Tendo em vista algumas das perspectivas teóricas apresentadas que norteiam a noção de discurso, podemos observar em Caminha, não apenas um sujeito que escreve em meados do século XVI, mas sim, muitos discursos que falam por meio do texto escrito por ele. Nesse sentido, passarei a partir de agora a delinear alguns dos conceitos referidos acima e que serviram de base para a análise da Carta.

1. O conceito de Ideologia

Segundo Chaui (apud Brandão, 2014, p.19), esse conceito nasce como sinônimo de atividade científica que busca analisar as faculdades mentais, mais especificamente os atos de pensar, os enxergando como formas naturais que exprimem a relação do corpo com o ambiente.

Contrariando esse significado original, a ideologia passa a ser vista então como uma doutrina sectária, sem fundamento objetivo e, acima de tudo, como um perigo a ordem até então estabelecida.
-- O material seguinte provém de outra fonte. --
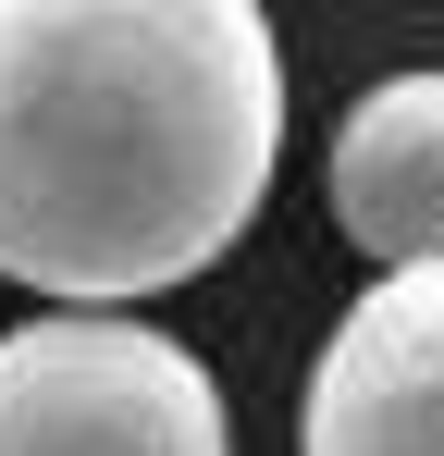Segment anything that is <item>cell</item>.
<instances>
[{
  "label": "cell",
  "instance_id": "obj_4",
  "mask_svg": "<svg viewBox=\"0 0 444 456\" xmlns=\"http://www.w3.org/2000/svg\"><path fill=\"white\" fill-rule=\"evenodd\" d=\"M333 223L358 259L382 272H420L444 259V62L420 75H382L333 124Z\"/></svg>",
  "mask_w": 444,
  "mask_h": 456
},
{
  "label": "cell",
  "instance_id": "obj_2",
  "mask_svg": "<svg viewBox=\"0 0 444 456\" xmlns=\"http://www.w3.org/2000/svg\"><path fill=\"white\" fill-rule=\"evenodd\" d=\"M0 456H234L222 382L136 308H37L0 333Z\"/></svg>",
  "mask_w": 444,
  "mask_h": 456
},
{
  "label": "cell",
  "instance_id": "obj_3",
  "mask_svg": "<svg viewBox=\"0 0 444 456\" xmlns=\"http://www.w3.org/2000/svg\"><path fill=\"white\" fill-rule=\"evenodd\" d=\"M296 456H444V259L346 297L296 395Z\"/></svg>",
  "mask_w": 444,
  "mask_h": 456
},
{
  "label": "cell",
  "instance_id": "obj_1",
  "mask_svg": "<svg viewBox=\"0 0 444 456\" xmlns=\"http://www.w3.org/2000/svg\"><path fill=\"white\" fill-rule=\"evenodd\" d=\"M284 37L247 0H0V284L136 308L247 247Z\"/></svg>",
  "mask_w": 444,
  "mask_h": 456
}]
</instances>
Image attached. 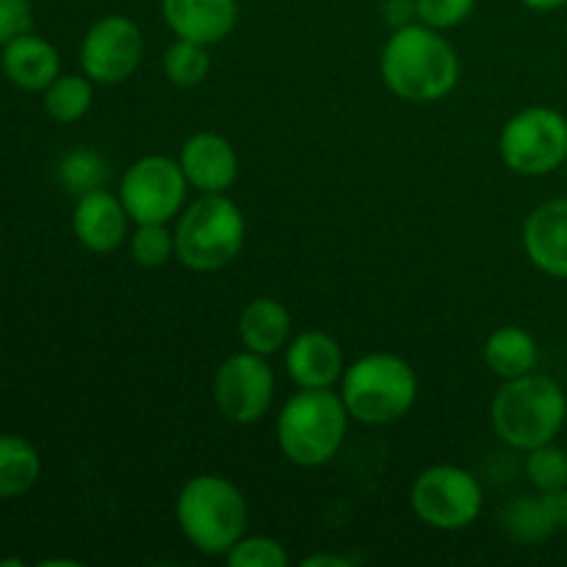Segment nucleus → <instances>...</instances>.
Returning <instances> with one entry per match:
<instances>
[{
	"mask_svg": "<svg viewBox=\"0 0 567 567\" xmlns=\"http://www.w3.org/2000/svg\"><path fill=\"white\" fill-rule=\"evenodd\" d=\"M388 92L408 103H437L460 81V55L443 31L410 22L388 37L380 55Z\"/></svg>",
	"mask_w": 567,
	"mask_h": 567,
	"instance_id": "1",
	"label": "nucleus"
},
{
	"mask_svg": "<svg viewBox=\"0 0 567 567\" xmlns=\"http://www.w3.org/2000/svg\"><path fill=\"white\" fill-rule=\"evenodd\" d=\"M349 410L341 393L330 388H299L277 415V446L299 468H321L343 446Z\"/></svg>",
	"mask_w": 567,
	"mask_h": 567,
	"instance_id": "2",
	"label": "nucleus"
},
{
	"mask_svg": "<svg viewBox=\"0 0 567 567\" xmlns=\"http://www.w3.org/2000/svg\"><path fill=\"white\" fill-rule=\"evenodd\" d=\"M491 421L498 441L515 452L526 454L543 443H551L567 421L563 385L537 371L504 380L493 396Z\"/></svg>",
	"mask_w": 567,
	"mask_h": 567,
	"instance_id": "3",
	"label": "nucleus"
},
{
	"mask_svg": "<svg viewBox=\"0 0 567 567\" xmlns=\"http://www.w3.org/2000/svg\"><path fill=\"white\" fill-rule=\"evenodd\" d=\"M183 537L205 557H225L249 526V507L238 485L219 474L192 476L175 502Z\"/></svg>",
	"mask_w": 567,
	"mask_h": 567,
	"instance_id": "4",
	"label": "nucleus"
},
{
	"mask_svg": "<svg viewBox=\"0 0 567 567\" xmlns=\"http://www.w3.org/2000/svg\"><path fill=\"white\" fill-rule=\"evenodd\" d=\"M341 399L360 424H393L413 410L419 399V374L399 354H363L343 369Z\"/></svg>",
	"mask_w": 567,
	"mask_h": 567,
	"instance_id": "5",
	"label": "nucleus"
},
{
	"mask_svg": "<svg viewBox=\"0 0 567 567\" xmlns=\"http://www.w3.org/2000/svg\"><path fill=\"white\" fill-rule=\"evenodd\" d=\"M247 219L225 194H203L175 225V258L192 271H219L241 255Z\"/></svg>",
	"mask_w": 567,
	"mask_h": 567,
	"instance_id": "6",
	"label": "nucleus"
},
{
	"mask_svg": "<svg viewBox=\"0 0 567 567\" xmlns=\"http://www.w3.org/2000/svg\"><path fill=\"white\" fill-rule=\"evenodd\" d=\"M498 155L524 177H546L567 161V116L548 105H529L504 125Z\"/></svg>",
	"mask_w": 567,
	"mask_h": 567,
	"instance_id": "7",
	"label": "nucleus"
},
{
	"mask_svg": "<svg viewBox=\"0 0 567 567\" xmlns=\"http://www.w3.org/2000/svg\"><path fill=\"white\" fill-rule=\"evenodd\" d=\"M485 507V491L460 465H432L410 485V509L421 524L437 532H463Z\"/></svg>",
	"mask_w": 567,
	"mask_h": 567,
	"instance_id": "8",
	"label": "nucleus"
},
{
	"mask_svg": "<svg viewBox=\"0 0 567 567\" xmlns=\"http://www.w3.org/2000/svg\"><path fill=\"white\" fill-rule=\"evenodd\" d=\"M188 188L181 161L155 153L127 166L120 181V199L133 225H169L183 214Z\"/></svg>",
	"mask_w": 567,
	"mask_h": 567,
	"instance_id": "9",
	"label": "nucleus"
},
{
	"mask_svg": "<svg viewBox=\"0 0 567 567\" xmlns=\"http://www.w3.org/2000/svg\"><path fill=\"white\" fill-rule=\"evenodd\" d=\"M277 380L264 354L249 349L230 354L214 374V402L230 424L249 426L269 413Z\"/></svg>",
	"mask_w": 567,
	"mask_h": 567,
	"instance_id": "10",
	"label": "nucleus"
},
{
	"mask_svg": "<svg viewBox=\"0 0 567 567\" xmlns=\"http://www.w3.org/2000/svg\"><path fill=\"white\" fill-rule=\"evenodd\" d=\"M81 70L97 86H120L144 61V33L131 17L105 14L81 42Z\"/></svg>",
	"mask_w": 567,
	"mask_h": 567,
	"instance_id": "11",
	"label": "nucleus"
},
{
	"mask_svg": "<svg viewBox=\"0 0 567 567\" xmlns=\"http://www.w3.org/2000/svg\"><path fill=\"white\" fill-rule=\"evenodd\" d=\"M72 233H75L78 244L89 252L109 255L120 249L127 241V233H131V216H127L120 194L97 188V192L75 197Z\"/></svg>",
	"mask_w": 567,
	"mask_h": 567,
	"instance_id": "12",
	"label": "nucleus"
},
{
	"mask_svg": "<svg viewBox=\"0 0 567 567\" xmlns=\"http://www.w3.org/2000/svg\"><path fill=\"white\" fill-rule=\"evenodd\" d=\"M161 17L175 39L210 48L236 31L238 0H161Z\"/></svg>",
	"mask_w": 567,
	"mask_h": 567,
	"instance_id": "13",
	"label": "nucleus"
},
{
	"mask_svg": "<svg viewBox=\"0 0 567 567\" xmlns=\"http://www.w3.org/2000/svg\"><path fill=\"white\" fill-rule=\"evenodd\" d=\"M181 166L188 186L199 194H225L238 181V153L219 133H194L181 147Z\"/></svg>",
	"mask_w": 567,
	"mask_h": 567,
	"instance_id": "14",
	"label": "nucleus"
},
{
	"mask_svg": "<svg viewBox=\"0 0 567 567\" xmlns=\"http://www.w3.org/2000/svg\"><path fill=\"white\" fill-rule=\"evenodd\" d=\"M524 252L543 275L567 280V199H548L524 225Z\"/></svg>",
	"mask_w": 567,
	"mask_h": 567,
	"instance_id": "15",
	"label": "nucleus"
},
{
	"mask_svg": "<svg viewBox=\"0 0 567 567\" xmlns=\"http://www.w3.org/2000/svg\"><path fill=\"white\" fill-rule=\"evenodd\" d=\"M343 369L341 343L327 332L308 330L288 341L286 371L297 388H332L341 382Z\"/></svg>",
	"mask_w": 567,
	"mask_h": 567,
	"instance_id": "16",
	"label": "nucleus"
},
{
	"mask_svg": "<svg viewBox=\"0 0 567 567\" xmlns=\"http://www.w3.org/2000/svg\"><path fill=\"white\" fill-rule=\"evenodd\" d=\"M504 532L515 543L535 546L548 540L557 529L567 526V491L540 493L535 496H518L504 507L502 513Z\"/></svg>",
	"mask_w": 567,
	"mask_h": 567,
	"instance_id": "17",
	"label": "nucleus"
},
{
	"mask_svg": "<svg viewBox=\"0 0 567 567\" xmlns=\"http://www.w3.org/2000/svg\"><path fill=\"white\" fill-rule=\"evenodd\" d=\"M0 66L17 89L44 92L61 75V55L48 39L37 37V33H22L3 44Z\"/></svg>",
	"mask_w": 567,
	"mask_h": 567,
	"instance_id": "18",
	"label": "nucleus"
},
{
	"mask_svg": "<svg viewBox=\"0 0 567 567\" xmlns=\"http://www.w3.org/2000/svg\"><path fill=\"white\" fill-rule=\"evenodd\" d=\"M238 338L255 354H277L291 341V313L275 297H258L244 305L238 316Z\"/></svg>",
	"mask_w": 567,
	"mask_h": 567,
	"instance_id": "19",
	"label": "nucleus"
},
{
	"mask_svg": "<svg viewBox=\"0 0 567 567\" xmlns=\"http://www.w3.org/2000/svg\"><path fill=\"white\" fill-rule=\"evenodd\" d=\"M485 363L502 380H515V377L532 374L537 369V360H540V349L537 341L532 338V332H526L524 327H498L491 332V338L485 341Z\"/></svg>",
	"mask_w": 567,
	"mask_h": 567,
	"instance_id": "20",
	"label": "nucleus"
},
{
	"mask_svg": "<svg viewBox=\"0 0 567 567\" xmlns=\"http://www.w3.org/2000/svg\"><path fill=\"white\" fill-rule=\"evenodd\" d=\"M42 476L37 446L20 435H0V498H14L31 491Z\"/></svg>",
	"mask_w": 567,
	"mask_h": 567,
	"instance_id": "21",
	"label": "nucleus"
},
{
	"mask_svg": "<svg viewBox=\"0 0 567 567\" xmlns=\"http://www.w3.org/2000/svg\"><path fill=\"white\" fill-rule=\"evenodd\" d=\"M94 81L86 75H59L44 89V111L59 125H72L83 120L92 109Z\"/></svg>",
	"mask_w": 567,
	"mask_h": 567,
	"instance_id": "22",
	"label": "nucleus"
},
{
	"mask_svg": "<svg viewBox=\"0 0 567 567\" xmlns=\"http://www.w3.org/2000/svg\"><path fill=\"white\" fill-rule=\"evenodd\" d=\"M109 181L111 166L97 150L75 147L70 150L59 164V183L72 194V197H83V194L105 188Z\"/></svg>",
	"mask_w": 567,
	"mask_h": 567,
	"instance_id": "23",
	"label": "nucleus"
},
{
	"mask_svg": "<svg viewBox=\"0 0 567 567\" xmlns=\"http://www.w3.org/2000/svg\"><path fill=\"white\" fill-rule=\"evenodd\" d=\"M210 72V53L205 44L175 39L164 50V78L175 89H197Z\"/></svg>",
	"mask_w": 567,
	"mask_h": 567,
	"instance_id": "24",
	"label": "nucleus"
},
{
	"mask_svg": "<svg viewBox=\"0 0 567 567\" xmlns=\"http://www.w3.org/2000/svg\"><path fill=\"white\" fill-rule=\"evenodd\" d=\"M526 476L540 493L567 491V452L554 441L532 449L526 452Z\"/></svg>",
	"mask_w": 567,
	"mask_h": 567,
	"instance_id": "25",
	"label": "nucleus"
},
{
	"mask_svg": "<svg viewBox=\"0 0 567 567\" xmlns=\"http://www.w3.org/2000/svg\"><path fill=\"white\" fill-rule=\"evenodd\" d=\"M131 255L144 269H161L175 258V233L166 225H136L131 233Z\"/></svg>",
	"mask_w": 567,
	"mask_h": 567,
	"instance_id": "26",
	"label": "nucleus"
},
{
	"mask_svg": "<svg viewBox=\"0 0 567 567\" xmlns=\"http://www.w3.org/2000/svg\"><path fill=\"white\" fill-rule=\"evenodd\" d=\"M225 559L230 567H288V563H291L286 546L266 535H244L225 554Z\"/></svg>",
	"mask_w": 567,
	"mask_h": 567,
	"instance_id": "27",
	"label": "nucleus"
},
{
	"mask_svg": "<svg viewBox=\"0 0 567 567\" xmlns=\"http://www.w3.org/2000/svg\"><path fill=\"white\" fill-rule=\"evenodd\" d=\"M476 9V0H415L419 22L435 28V31H452L463 25Z\"/></svg>",
	"mask_w": 567,
	"mask_h": 567,
	"instance_id": "28",
	"label": "nucleus"
},
{
	"mask_svg": "<svg viewBox=\"0 0 567 567\" xmlns=\"http://www.w3.org/2000/svg\"><path fill=\"white\" fill-rule=\"evenodd\" d=\"M33 9L31 0H0V48L11 39L31 33Z\"/></svg>",
	"mask_w": 567,
	"mask_h": 567,
	"instance_id": "29",
	"label": "nucleus"
},
{
	"mask_svg": "<svg viewBox=\"0 0 567 567\" xmlns=\"http://www.w3.org/2000/svg\"><path fill=\"white\" fill-rule=\"evenodd\" d=\"M382 17H385V22L391 25V31L410 25V22H419L415 0H385V3H382Z\"/></svg>",
	"mask_w": 567,
	"mask_h": 567,
	"instance_id": "30",
	"label": "nucleus"
},
{
	"mask_svg": "<svg viewBox=\"0 0 567 567\" xmlns=\"http://www.w3.org/2000/svg\"><path fill=\"white\" fill-rule=\"evenodd\" d=\"M352 557H341V554H313V557H305L302 567H352Z\"/></svg>",
	"mask_w": 567,
	"mask_h": 567,
	"instance_id": "31",
	"label": "nucleus"
},
{
	"mask_svg": "<svg viewBox=\"0 0 567 567\" xmlns=\"http://www.w3.org/2000/svg\"><path fill=\"white\" fill-rule=\"evenodd\" d=\"M520 3H524L526 9L540 11V14H548V11H559V9H565L567 0H520Z\"/></svg>",
	"mask_w": 567,
	"mask_h": 567,
	"instance_id": "32",
	"label": "nucleus"
},
{
	"mask_svg": "<svg viewBox=\"0 0 567 567\" xmlns=\"http://www.w3.org/2000/svg\"><path fill=\"white\" fill-rule=\"evenodd\" d=\"M565 172H567V161H565Z\"/></svg>",
	"mask_w": 567,
	"mask_h": 567,
	"instance_id": "33",
	"label": "nucleus"
}]
</instances>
A partir dos diálogos traçados pela AD temos uma definição de ideologia que não pode ser desvinculada da língua, pois sua materialidade se da na produção discursiva. Em concordância a essa afirmação, Orlandi (2008, p.55) expressa que “a ideologia tem uma materialidade, e o discurso é o lugar em que temos acesso a essa materialidade”.

Nesse sentido, temos, na Carta de Caminha, a materialização do discurso do colonizador português, ou então, a materialidade do discurso de que Caminha é reprodutor. Seria impossível que fosse diferente. Caminha não consegue não inserir-se em um determinado campo ideológico, ele é na verdade submerso por essa ideologia que o interpela como sujeito, que significa suas palavras ao escrever e descrever os nativos, seus costumes e a terra.

1.3 O conceito de Sujeito

        O sujeito, como vimos, não é o autor do discurso, ou aquele que inaugura com seu texto uma significação para aquilo que esta textualizando. Caminha também não o é. Ao descrever os nativos, não o faz por meio de suas próprias escolhas de palavras, pois, como já vimos ele é interpelado pela ideologia que o constitui em sujeito.

        Essa constituição do sujeito se situa paradoxalmente no interior desse individuo que não sendo totalmente livre nem totalmente submetido, se forma em um espaço de tensão, pois ao mesmo tempo em que é interpelado pela ideologia que o determina, também ocupa um espaço que é somente seu.

        Caminha, portanto, escreve a partir de um lugar único, uma posição que ocupa enquanto escrivão, que determina o quem diz dentro do discurso. Entretanto, o sujeito para quem é dito, nesse caso o rei de Portugal, também determina a escrita da Carta, por limitar as possibilidades do que dizer e como dizer.